Task details | Can you quote the lines below exactly, starting at the line with "Comparing the dark" and going through the last one?

Data records |
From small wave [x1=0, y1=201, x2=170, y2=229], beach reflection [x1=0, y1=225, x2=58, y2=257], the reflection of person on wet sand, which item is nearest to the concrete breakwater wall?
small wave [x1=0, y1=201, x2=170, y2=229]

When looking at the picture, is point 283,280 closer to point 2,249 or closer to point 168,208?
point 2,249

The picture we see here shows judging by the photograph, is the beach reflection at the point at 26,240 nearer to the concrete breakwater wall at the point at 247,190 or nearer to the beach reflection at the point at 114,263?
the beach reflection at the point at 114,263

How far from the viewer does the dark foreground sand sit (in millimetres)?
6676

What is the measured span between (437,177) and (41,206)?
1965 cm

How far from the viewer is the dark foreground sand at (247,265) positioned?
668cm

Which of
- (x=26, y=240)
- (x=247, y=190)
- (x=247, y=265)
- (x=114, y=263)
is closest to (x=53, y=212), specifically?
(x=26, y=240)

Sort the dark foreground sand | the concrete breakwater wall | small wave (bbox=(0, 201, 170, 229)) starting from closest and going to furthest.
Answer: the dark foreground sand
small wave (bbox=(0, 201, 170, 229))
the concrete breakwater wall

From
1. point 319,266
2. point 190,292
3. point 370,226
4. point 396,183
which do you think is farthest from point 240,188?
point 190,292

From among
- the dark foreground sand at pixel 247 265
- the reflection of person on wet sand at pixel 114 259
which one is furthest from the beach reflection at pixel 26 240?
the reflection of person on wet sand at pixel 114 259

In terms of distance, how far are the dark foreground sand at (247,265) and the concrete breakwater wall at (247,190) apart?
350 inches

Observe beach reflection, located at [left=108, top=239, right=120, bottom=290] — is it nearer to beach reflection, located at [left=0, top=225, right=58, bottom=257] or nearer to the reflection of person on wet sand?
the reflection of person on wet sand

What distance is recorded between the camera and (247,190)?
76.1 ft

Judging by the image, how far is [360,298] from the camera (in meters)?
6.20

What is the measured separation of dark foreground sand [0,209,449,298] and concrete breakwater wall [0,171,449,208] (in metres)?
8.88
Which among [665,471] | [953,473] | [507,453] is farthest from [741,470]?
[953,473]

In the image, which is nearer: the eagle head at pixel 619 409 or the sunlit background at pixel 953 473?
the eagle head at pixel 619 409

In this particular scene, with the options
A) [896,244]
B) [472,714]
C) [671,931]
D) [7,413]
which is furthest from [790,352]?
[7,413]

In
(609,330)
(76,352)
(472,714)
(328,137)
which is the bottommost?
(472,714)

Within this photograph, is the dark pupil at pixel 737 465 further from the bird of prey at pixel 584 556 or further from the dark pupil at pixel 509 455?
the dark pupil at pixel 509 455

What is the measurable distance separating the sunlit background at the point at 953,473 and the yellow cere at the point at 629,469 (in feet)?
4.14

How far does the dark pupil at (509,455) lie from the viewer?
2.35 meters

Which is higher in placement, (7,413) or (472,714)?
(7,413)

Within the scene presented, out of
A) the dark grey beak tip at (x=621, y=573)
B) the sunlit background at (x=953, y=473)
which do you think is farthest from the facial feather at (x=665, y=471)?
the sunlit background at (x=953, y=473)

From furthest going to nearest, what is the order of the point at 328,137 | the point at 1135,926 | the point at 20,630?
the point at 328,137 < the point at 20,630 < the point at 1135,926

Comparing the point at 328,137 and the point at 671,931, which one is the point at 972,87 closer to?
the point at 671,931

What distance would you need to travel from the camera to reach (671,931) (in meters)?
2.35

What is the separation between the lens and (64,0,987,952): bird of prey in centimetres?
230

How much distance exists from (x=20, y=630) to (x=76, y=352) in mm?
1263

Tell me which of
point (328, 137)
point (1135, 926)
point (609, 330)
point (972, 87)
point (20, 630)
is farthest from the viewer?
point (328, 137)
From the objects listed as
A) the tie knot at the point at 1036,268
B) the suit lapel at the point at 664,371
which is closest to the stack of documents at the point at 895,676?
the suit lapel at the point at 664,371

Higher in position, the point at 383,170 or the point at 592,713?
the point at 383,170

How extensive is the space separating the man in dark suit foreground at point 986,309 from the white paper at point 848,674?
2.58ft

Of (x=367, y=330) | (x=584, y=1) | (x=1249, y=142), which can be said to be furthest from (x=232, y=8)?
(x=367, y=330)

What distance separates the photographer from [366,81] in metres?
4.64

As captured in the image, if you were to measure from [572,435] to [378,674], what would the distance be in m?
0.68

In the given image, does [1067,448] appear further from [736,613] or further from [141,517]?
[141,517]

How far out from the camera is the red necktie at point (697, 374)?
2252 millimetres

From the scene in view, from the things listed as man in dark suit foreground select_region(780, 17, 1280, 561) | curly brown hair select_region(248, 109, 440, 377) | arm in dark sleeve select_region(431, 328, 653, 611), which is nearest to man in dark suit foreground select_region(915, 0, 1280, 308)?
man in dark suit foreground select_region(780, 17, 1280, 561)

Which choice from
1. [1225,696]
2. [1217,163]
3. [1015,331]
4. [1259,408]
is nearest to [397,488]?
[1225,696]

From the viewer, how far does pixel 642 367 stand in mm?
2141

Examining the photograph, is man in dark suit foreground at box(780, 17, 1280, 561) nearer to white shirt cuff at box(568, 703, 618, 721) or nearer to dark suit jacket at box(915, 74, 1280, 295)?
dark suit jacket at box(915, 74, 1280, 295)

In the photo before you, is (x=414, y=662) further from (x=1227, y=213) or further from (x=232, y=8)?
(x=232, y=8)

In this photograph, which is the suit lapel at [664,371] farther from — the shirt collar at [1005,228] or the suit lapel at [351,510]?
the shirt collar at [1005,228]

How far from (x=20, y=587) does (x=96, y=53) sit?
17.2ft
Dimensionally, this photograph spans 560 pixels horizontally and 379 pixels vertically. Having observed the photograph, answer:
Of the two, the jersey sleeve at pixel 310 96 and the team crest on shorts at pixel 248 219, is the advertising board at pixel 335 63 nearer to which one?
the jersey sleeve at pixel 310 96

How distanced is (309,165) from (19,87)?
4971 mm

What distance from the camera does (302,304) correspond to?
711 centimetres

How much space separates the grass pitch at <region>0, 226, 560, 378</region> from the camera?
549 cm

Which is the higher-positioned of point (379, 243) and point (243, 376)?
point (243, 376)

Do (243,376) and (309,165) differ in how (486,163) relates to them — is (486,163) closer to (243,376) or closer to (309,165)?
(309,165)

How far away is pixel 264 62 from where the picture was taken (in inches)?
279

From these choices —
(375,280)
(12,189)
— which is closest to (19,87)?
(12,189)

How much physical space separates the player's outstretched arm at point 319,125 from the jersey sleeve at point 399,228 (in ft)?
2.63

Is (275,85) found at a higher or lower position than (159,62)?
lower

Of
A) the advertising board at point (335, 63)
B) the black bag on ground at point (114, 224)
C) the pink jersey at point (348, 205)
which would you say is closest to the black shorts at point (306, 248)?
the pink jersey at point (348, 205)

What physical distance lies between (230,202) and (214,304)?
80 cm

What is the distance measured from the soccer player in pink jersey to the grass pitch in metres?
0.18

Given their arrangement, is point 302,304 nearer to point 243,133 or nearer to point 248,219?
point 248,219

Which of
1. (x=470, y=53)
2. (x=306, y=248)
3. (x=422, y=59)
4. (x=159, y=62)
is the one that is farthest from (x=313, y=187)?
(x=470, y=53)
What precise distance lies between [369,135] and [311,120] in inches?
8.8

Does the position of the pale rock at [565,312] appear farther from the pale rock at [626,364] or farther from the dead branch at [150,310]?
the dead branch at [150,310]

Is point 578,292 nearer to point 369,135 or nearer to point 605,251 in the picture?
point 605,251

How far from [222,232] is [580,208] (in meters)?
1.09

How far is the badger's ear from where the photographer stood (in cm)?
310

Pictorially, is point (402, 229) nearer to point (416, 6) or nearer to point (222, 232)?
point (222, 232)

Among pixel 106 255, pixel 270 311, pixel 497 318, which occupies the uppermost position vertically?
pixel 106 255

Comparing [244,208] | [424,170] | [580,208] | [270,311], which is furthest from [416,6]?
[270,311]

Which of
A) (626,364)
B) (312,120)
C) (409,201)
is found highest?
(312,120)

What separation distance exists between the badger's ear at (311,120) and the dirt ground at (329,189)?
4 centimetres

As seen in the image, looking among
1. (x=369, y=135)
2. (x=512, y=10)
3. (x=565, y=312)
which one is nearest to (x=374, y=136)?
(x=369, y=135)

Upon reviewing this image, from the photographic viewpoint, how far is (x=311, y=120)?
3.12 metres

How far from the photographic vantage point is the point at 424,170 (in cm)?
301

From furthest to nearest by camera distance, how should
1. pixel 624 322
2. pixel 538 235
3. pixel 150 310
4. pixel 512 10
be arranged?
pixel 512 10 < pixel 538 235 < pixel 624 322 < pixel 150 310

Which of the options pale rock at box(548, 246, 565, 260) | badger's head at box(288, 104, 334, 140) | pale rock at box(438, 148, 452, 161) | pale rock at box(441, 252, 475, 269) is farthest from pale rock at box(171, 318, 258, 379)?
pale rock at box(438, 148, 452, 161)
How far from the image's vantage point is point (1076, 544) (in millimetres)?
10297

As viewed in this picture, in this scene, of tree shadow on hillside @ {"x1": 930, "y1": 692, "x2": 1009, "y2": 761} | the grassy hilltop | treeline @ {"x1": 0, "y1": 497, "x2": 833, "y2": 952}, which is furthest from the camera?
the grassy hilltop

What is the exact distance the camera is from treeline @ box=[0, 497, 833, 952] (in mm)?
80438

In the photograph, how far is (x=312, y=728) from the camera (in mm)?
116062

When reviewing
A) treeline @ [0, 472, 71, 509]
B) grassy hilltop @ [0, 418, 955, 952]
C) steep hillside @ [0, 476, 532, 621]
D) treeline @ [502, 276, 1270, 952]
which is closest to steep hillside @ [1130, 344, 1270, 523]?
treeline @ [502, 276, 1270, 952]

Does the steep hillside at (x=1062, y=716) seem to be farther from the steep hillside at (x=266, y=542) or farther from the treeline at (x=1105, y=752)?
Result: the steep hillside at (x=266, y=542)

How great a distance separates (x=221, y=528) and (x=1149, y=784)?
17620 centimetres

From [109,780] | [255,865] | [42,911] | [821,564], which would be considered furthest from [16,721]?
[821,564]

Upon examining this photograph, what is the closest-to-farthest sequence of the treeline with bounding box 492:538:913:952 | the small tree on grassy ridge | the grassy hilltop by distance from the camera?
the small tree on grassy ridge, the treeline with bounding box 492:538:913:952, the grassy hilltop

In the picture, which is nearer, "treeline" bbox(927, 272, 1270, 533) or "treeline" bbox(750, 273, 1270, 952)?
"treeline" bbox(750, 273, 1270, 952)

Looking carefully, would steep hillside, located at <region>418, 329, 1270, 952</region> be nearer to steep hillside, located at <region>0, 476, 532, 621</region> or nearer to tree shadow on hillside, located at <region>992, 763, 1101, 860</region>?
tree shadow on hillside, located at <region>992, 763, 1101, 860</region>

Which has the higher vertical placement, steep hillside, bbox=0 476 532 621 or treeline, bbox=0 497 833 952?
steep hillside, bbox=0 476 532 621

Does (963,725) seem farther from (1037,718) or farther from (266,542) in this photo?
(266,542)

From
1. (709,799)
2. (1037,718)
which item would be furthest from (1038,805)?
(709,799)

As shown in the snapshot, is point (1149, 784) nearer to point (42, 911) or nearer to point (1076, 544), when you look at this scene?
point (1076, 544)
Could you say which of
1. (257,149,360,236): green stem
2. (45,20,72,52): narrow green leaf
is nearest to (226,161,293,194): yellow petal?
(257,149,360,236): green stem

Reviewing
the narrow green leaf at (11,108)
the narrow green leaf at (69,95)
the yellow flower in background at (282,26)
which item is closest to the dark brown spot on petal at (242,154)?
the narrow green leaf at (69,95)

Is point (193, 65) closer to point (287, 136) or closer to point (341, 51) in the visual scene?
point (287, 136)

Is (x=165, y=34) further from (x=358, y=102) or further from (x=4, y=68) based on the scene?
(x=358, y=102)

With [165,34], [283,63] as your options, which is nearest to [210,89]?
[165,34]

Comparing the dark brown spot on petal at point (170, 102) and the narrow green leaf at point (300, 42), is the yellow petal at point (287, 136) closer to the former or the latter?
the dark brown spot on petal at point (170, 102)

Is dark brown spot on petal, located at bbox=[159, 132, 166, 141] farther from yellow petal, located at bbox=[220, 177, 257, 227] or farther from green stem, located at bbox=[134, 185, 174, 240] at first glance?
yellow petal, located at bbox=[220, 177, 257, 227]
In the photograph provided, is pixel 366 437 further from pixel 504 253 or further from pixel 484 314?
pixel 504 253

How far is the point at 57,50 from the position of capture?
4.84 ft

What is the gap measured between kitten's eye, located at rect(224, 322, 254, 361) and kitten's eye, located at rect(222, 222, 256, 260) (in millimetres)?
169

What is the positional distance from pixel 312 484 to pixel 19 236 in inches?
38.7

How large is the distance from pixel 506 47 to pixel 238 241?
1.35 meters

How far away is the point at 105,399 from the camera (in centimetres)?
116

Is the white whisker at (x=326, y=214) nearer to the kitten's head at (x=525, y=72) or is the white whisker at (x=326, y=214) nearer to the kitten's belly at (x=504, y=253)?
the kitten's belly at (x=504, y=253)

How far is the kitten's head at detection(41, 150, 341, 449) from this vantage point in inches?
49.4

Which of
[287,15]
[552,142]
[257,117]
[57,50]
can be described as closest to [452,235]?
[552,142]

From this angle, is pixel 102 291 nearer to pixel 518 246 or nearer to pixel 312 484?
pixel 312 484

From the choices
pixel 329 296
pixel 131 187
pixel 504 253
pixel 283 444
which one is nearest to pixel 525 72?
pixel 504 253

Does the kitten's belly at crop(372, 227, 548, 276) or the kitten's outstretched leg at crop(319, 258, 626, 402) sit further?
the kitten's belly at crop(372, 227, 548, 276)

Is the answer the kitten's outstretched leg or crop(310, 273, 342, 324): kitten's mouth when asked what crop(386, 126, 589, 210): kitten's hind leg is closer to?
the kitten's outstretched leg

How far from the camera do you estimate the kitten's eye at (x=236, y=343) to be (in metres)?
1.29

Task result |
Comparing the dark brown spot on petal at point (170, 102) and the narrow green leaf at point (300, 42), is the yellow petal at point (287, 136) closer to the former or the latter?
the dark brown spot on petal at point (170, 102)

Is dark brown spot on petal, located at bbox=[159, 132, 166, 141] farther from yellow petal, located at bbox=[220, 177, 257, 227] or farther from green stem, located at bbox=[134, 185, 174, 240] at first glance?
yellow petal, located at bbox=[220, 177, 257, 227]
In the photograph provided, is pixel 366 437 further from pixel 504 253 or further from pixel 484 314?
pixel 504 253

How far is the point at 57,50 from the position of capture?
4.84 ft

What is the gap measured between kitten's eye, located at rect(224, 322, 254, 361) and kitten's eye, located at rect(222, 222, 256, 260) (in millimetres)?
169

What is the positional distance from pixel 312 484 to pixel 19 236 in inches?
38.7

How large is the distance from pixel 506 47 to pixel 238 241?
1.35 meters

How far away is the point at 105,399 from the camera (in centimetres)?
116

Is the white whisker at (x=326, y=214) nearer to the kitten's head at (x=525, y=72) or is the white whisker at (x=326, y=214) nearer to the kitten's belly at (x=504, y=253)?
the kitten's belly at (x=504, y=253)

How far is the kitten's head at detection(41, 150, 341, 449) from this vantage point in inches?
49.4

Which of
[287,15]
[552,142]
[257,117]
[57,50]
can be described as closest to [452,235]?
[552,142]

From this angle, is pixel 102 291 nearer to pixel 518 246 or nearer to pixel 312 484?
pixel 312 484

From the choices
pixel 329 296
pixel 131 187
pixel 504 253
pixel 283 444
which one is nearest to pixel 525 72?
pixel 504 253

Does the kitten's belly at crop(372, 227, 548, 276) or the kitten's outstretched leg at crop(319, 258, 626, 402) sit further?
the kitten's belly at crop(372, 227, 548, 276)

Is the answer the kitten's outstretched leg or crop(310, 273, 342, 324): kitten's mouth when asked what crop(386, 126, 589, 210): kitten's hind leg is closer to?
the kitten's outstretched leg

How far from the camera do you estimate the kitten's eye at (x=236, y=343) to be (in metres)?
1.29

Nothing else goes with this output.